▶ **What needs to be done**: Can you reproduce the passage below on ASDF changes, word for word and in full?

▶ **Supplied text**:
■ ■ ■

This notably means fewer headaches for users of ECL;
it also means a new load-fasl-op feature for all users of a modern CL,
making it easier to deliver software as a single fasl.
After release, I plan to offer a patch so SBCL use that for its contrib's.
All remnants of asdf-bundle's predecessor asdf-ecl were removed.
* *decades-old* bugs of notable significance were fixed:
(a) changes in dependencies now trigger a rebuild across systems, and
https://bugs.launchpad.net/asdf/+bug/479522
(b) timestamps are now correctly propagated (they weren't at all!)
https://bugs.launchpad.net/asdf/+bug/1087609
In olden days, some have argued for not rebuilding systems that :depend-on
a modified one as a "feature". It really isn't. On the other hand,
it is now possible to explicitly prevent a system from being rebuilt, using
an actual feature, :force-not, which was released in 2.21 in April 2012.
Someday I will write about those bugs.
* PREPARE-OP was introduced to fix a conceptual bug in the ASDF object model.
It corresponds to "loading the dependencies of a component and its parents"

■ ■ ■

▶ **Exercise data**:
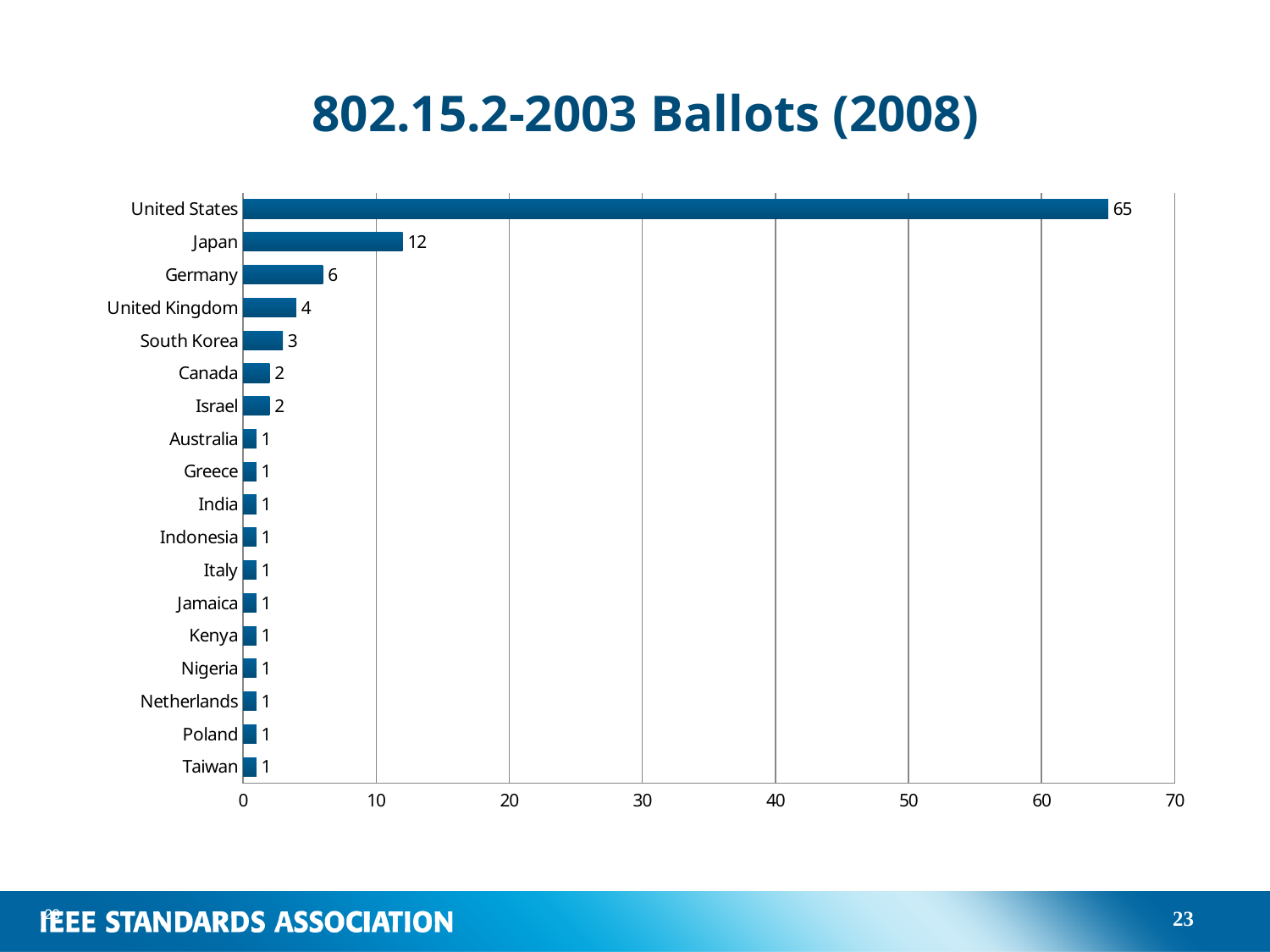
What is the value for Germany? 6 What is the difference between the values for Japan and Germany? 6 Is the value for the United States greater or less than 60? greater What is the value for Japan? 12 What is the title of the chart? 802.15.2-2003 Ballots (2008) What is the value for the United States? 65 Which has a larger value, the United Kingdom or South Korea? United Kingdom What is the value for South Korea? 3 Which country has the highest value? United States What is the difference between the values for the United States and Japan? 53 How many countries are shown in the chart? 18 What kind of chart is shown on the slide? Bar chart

■ ■ ■

▶ **Result for this task**:
This notably means fewer headaches for users of ECL;
it also means a new load-fasl-op feature for all users of a modern CL,
making it easier to deliver software as a single fasl.
After release, I plan to offer a patch so SBCL use that for its contrib's.
All remnants of asdf-bundle's predecessor asdf-ecl were removed.
* *decades-old* bugs of notable significance were fixed:
(a) changes in dependencies now trigger a rebuild across systems, and
https://bugs.launchpad.net/asdf/+bug/479522
(b) timestamps are now correctly propagated (they weren't at all!)
https://bugs.launchpad.net/asdf/+bug/1087609
In olden days, some have argued for not rebuilding systems that :depend-on
a modified one as a "feature". It really isn't. On the other hand,
it is now possible to explicitly prevent a system from being rebuilt, using
an actual feature, :force-not, which was released in 2.21 in April 2012.
Someday I will write about those bugs.
* PREPARE-OP was introduced to fix a conceptual bug in the ASDF object model.
It corresponds to "loading the dependencies of a component and its parents"